To solve linear first-order differential equations, we often use an ingenious method called the

• Integrating Factor. It is a clever tool that transforms the equation into an easily solvable form.
• The main idea is to multiply the differential equation by a function that simplifies it.

For the given problem, we express the equation in the standard form: \[ \frac{\mathrm{d} y}{\mathrm{d} x} + P(x)y = Q(x) \]By identifying \(P(x)\) from the equation as \(\frac{2}{x}\), we compute the integrating factor \(\mu(x)\):

• This is done by taking the exponential of the integral of \(P(x)\); thus, \(\mu(x) = e^{\int \frac{2}{x} \, dx} = x^2\).
• Multiplying the original differential equation by this integrating factor allows us to express the left side as a derivative.
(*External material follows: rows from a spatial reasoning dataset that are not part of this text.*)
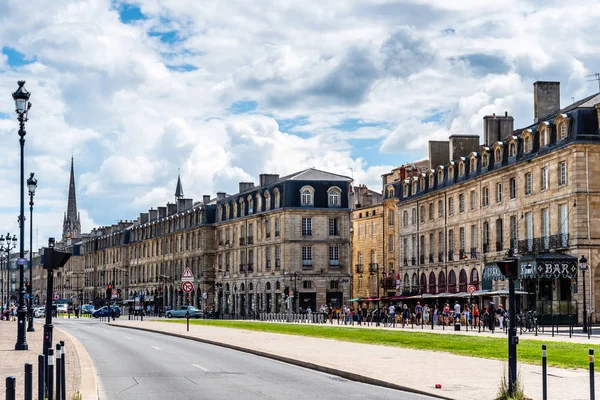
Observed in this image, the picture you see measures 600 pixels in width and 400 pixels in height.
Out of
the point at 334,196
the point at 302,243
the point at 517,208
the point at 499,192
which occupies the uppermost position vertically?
the point at 334,196

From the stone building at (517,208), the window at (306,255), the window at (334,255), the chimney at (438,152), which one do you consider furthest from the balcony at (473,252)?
the window at (306,255)

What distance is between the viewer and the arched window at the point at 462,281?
71625 mm

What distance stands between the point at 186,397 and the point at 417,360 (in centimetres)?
1004

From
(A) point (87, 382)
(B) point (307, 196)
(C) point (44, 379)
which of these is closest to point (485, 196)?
(B) point (307, 196)

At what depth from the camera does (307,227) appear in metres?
100

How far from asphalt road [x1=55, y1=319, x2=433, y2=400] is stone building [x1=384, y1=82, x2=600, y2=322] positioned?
30462 mm

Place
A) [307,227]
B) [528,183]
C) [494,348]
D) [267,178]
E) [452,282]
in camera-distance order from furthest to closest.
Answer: [267,178] → [307,227] → [452,282] → [528,183] → [494,348]

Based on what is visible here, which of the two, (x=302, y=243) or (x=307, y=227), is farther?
(x=307, y=227)

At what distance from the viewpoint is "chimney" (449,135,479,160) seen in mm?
78438

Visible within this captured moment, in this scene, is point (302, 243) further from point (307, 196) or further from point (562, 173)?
point (562, 173)

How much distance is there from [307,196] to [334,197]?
9.50 ft

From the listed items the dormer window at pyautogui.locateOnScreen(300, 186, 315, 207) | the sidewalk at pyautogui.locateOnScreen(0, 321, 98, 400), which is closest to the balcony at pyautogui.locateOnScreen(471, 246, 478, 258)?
the dormer window at pyautogui.locateOnScreen(300, 186, 315, 207)

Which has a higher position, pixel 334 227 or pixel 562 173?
pixel 562 173

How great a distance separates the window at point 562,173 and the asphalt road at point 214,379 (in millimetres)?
31573
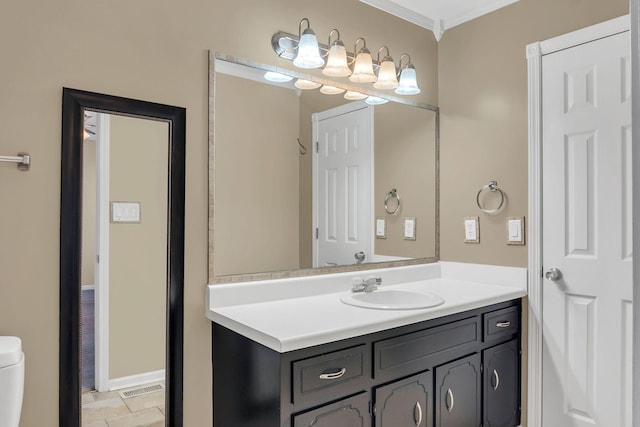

Multiplying transforms the equation to \[ x^3 \frac{\mathrm{d} y}{\mathrm{d} x} + 2x^2 y = x^4 \] which simplifies to \[ \frac{\mathrm{d}}{\mathrm{d} x} (x^2 y) = x^4 \].This technique greatly simplifies solving these types of equations by making them integrable.

Differential equations consist of equations involving a function and its derivatives.
A linear first-order differential equation fits the specific form:

• \( \frac{\mathrm{d} y}{\mathrm{d} x} + P(x)y = Q(x) \)
• It is labeled 'first-order' because it involves the first derivative, \( \frac{\mathrm{d} y}{\mathrm{d} x} \).

These equations are "linear" concerning the unknown function \(y\) and its derivative.
This means they do not contain terms like \(y^2\) or \( (\frac{\mathrm{d} y}{\mathrm{d} x})^2 \), which would make them nonlinear.
They are the simplest type of differential equations to solve, and incorporating an integrating factor allows you to convert them into equations that can be directly integrated. By following this process, the given problem is straightforwardly transformed and solved.

An initial value problem (IVP) is a type of problem involving differential equations, where the solution must satisfy a certain condition at a specific point.
In other words, you have a starting point that the solution must pass through. For the given exercise:

• The differential equation is solved such that the function \(y\) meets the condition \(y(1) = 1\).
• This condition allows us to determine the constant of integration, \(C\), after we integrate.

For the exercise, after solving and integrating, we applied the initial condition by substituting \(x = 1\) and \(y = 1\), resulting in \(y = \frac{x^3}{5} + \frac{4}{5x^2} \).
Without the initial condition, we would have multiple possible solutions due to the arbitrary constant \(C\).
However, with this given point, we uniquely determine the solution, ensuring our answer is specific and aligns with the real-world scenario or problem being modeled.